Text passage:
When cells experiencing DNA damage fail to repair themselves, they send a signal to their neighbors letting them know they're in trouble. The discovery, which shows that a process dubbed the DDR (DNA Damage Response) also controls communication from cell to cell, has implications for both cancer and aging. The findings appear in the July 13 online edition of the Nature Cell Biology.
When a cell experiences DNA damage, its first response is to try to repair the damage. If that doesn't work the cell, hopefully, either commits suicide or stops dividing, two intrinsic mechanisms for preventing cancer according to Judith Campisi, PhD, lead author of the study and a faculty member at the Buck Institute for Age Research. The discovery of the extracellular signaling mechanism, which sets off an inflammatory response, explains how unsuccessful DNA repair at the cellular level impacts tissues, which are the vital units of function in complex organisms like humans, she said.
"With regard to cancer, we found that if there is a mutant and potentially cancerous cell in the vicinity of the damaged cell, the signals from the damaged cell can encourage that mutant cell to behave more aggressively cancerous," said Campisi. "With regard to aging, we think the inflammatory signals from damaged cells propagate an aging 'field' whereby damage builds up over time, impacting not only the individual damaged cells, but the function of the tissue itself." When Buck scientists disabled particular proteins involved in the DDR, the cell-to-cell communication was cut off.
Buck Institute scientist Francis Rodier, PhD, led the team that did the research in the Campisi lab. He was surprised to find that even though the DDR signaling process was activated inside the cultured human cells within minutes of the DNA damage, it took 24 to 48 hours for the damaged cells to start secreting the inflammatory signals.

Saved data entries
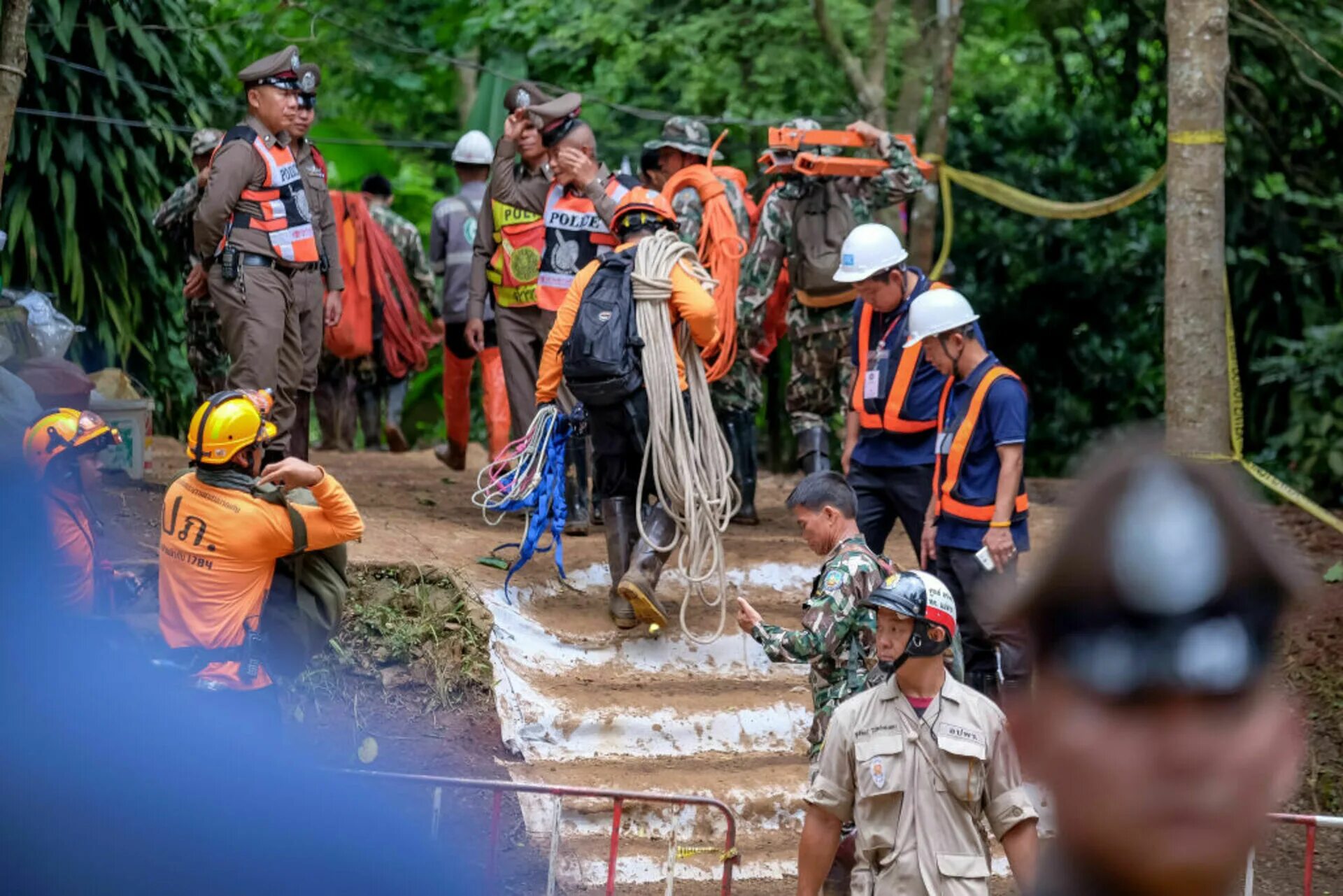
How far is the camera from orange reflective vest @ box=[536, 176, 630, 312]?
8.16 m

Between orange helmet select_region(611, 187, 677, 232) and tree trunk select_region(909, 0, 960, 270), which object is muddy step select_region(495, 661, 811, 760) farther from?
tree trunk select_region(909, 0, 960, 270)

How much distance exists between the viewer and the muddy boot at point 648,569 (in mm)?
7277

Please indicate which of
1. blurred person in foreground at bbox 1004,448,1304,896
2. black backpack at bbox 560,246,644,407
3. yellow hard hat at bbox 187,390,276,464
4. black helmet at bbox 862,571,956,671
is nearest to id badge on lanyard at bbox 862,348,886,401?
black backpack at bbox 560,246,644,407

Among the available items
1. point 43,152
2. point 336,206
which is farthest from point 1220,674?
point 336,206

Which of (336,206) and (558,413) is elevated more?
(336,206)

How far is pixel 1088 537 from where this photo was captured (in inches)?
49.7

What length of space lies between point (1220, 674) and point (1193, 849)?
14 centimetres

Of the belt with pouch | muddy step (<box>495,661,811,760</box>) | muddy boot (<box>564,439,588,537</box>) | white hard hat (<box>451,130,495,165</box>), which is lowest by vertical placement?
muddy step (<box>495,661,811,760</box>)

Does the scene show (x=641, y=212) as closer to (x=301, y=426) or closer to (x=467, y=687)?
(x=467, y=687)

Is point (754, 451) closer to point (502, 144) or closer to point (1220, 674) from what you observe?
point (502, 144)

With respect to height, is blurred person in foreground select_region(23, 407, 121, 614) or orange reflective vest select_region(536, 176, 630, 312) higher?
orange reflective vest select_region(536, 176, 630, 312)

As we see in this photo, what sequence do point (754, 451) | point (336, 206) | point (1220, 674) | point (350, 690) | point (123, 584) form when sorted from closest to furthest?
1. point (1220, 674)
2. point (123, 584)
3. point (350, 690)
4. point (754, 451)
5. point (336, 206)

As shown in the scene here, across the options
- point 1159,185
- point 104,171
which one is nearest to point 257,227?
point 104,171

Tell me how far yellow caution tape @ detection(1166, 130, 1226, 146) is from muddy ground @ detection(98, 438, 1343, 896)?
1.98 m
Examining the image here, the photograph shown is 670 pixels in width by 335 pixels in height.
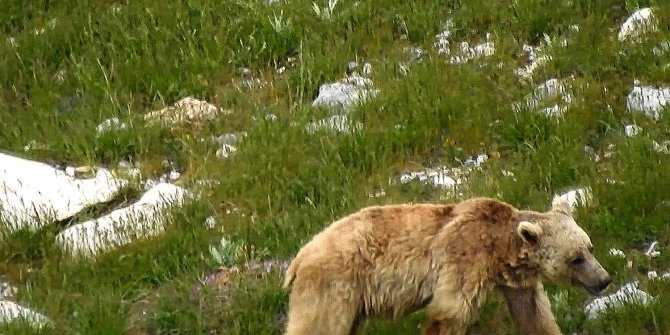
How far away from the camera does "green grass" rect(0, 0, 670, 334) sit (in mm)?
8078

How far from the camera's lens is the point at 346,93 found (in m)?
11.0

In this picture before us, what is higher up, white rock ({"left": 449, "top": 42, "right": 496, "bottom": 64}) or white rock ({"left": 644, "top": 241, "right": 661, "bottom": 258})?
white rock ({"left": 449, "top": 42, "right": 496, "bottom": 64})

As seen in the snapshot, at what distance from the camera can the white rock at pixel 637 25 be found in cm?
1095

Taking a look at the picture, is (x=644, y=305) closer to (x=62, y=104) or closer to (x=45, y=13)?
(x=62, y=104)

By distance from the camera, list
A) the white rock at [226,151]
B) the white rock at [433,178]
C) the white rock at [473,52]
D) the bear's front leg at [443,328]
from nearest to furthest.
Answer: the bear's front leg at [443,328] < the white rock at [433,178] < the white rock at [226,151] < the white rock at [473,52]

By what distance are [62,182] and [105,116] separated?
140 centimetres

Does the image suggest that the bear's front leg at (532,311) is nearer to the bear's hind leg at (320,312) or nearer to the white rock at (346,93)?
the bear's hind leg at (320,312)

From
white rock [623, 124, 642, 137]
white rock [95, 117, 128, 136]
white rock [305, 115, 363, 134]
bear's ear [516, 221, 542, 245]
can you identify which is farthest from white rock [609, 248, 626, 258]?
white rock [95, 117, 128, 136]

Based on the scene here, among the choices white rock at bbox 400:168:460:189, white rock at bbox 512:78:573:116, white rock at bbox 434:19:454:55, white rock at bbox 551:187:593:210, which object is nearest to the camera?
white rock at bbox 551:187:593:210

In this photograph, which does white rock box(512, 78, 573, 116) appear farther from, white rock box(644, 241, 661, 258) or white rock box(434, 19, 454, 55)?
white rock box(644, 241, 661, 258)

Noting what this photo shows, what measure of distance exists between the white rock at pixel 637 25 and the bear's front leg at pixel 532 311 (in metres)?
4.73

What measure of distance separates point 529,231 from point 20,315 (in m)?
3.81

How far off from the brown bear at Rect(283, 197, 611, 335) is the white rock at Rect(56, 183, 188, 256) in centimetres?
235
...
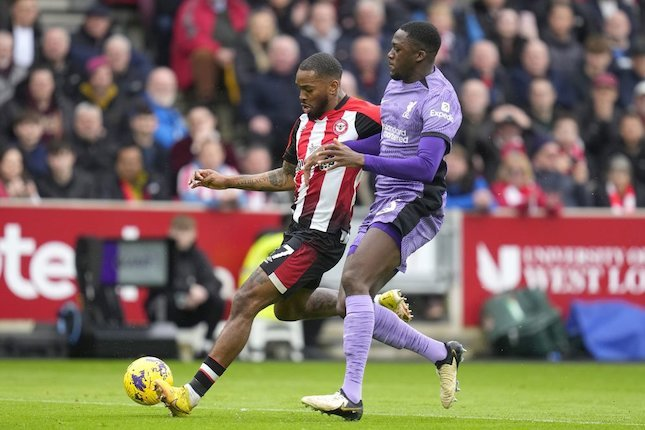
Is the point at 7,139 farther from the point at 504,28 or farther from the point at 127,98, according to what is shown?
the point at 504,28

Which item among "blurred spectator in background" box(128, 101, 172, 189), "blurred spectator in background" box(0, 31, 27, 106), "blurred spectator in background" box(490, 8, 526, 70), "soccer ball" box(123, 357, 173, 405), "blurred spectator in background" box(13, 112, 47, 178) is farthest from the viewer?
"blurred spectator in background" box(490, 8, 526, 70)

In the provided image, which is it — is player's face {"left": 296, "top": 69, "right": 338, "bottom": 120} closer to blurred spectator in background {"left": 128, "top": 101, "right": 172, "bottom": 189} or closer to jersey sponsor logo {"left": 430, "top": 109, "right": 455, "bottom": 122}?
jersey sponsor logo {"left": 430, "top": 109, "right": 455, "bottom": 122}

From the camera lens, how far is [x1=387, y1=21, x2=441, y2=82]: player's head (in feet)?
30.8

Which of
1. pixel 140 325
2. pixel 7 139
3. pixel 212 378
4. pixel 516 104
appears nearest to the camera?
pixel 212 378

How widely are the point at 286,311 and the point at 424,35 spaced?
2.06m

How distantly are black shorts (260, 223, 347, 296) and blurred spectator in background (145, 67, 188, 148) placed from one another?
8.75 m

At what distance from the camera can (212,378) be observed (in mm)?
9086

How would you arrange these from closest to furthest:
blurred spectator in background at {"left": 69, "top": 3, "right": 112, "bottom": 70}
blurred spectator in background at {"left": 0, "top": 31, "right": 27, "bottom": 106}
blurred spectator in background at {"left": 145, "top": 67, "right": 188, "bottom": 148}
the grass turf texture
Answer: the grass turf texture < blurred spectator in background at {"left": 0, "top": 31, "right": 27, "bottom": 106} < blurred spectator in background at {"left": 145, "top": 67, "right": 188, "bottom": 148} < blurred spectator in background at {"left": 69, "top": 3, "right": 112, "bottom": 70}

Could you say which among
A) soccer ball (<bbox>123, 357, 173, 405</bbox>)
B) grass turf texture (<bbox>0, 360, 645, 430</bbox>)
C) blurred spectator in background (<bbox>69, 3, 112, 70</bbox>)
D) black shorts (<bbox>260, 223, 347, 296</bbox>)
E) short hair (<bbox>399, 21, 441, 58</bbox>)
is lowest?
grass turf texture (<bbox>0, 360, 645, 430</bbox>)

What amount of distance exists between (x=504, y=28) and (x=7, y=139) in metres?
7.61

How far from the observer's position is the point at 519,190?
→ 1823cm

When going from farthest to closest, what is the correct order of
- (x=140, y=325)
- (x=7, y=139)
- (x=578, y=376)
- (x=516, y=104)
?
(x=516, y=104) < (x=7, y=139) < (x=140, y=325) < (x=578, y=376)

What is required: Return the part of the DNA damage signaling passage between "When cells experiencing" and "Nature Cell Biology.", inclusive, copied word for word.

Output for this exercise:
When cells experiencing DNA damage fail to repair themselves, they send a signal to their neighbors letting them know they're in trouble. The discovery, which shows that a process dubbed the DDR (DNA Damage Response) also controls communication from cell to cell, has implications for both cancer and aging. The findings appear in the July 13 online edition of the Nature Cell Biology.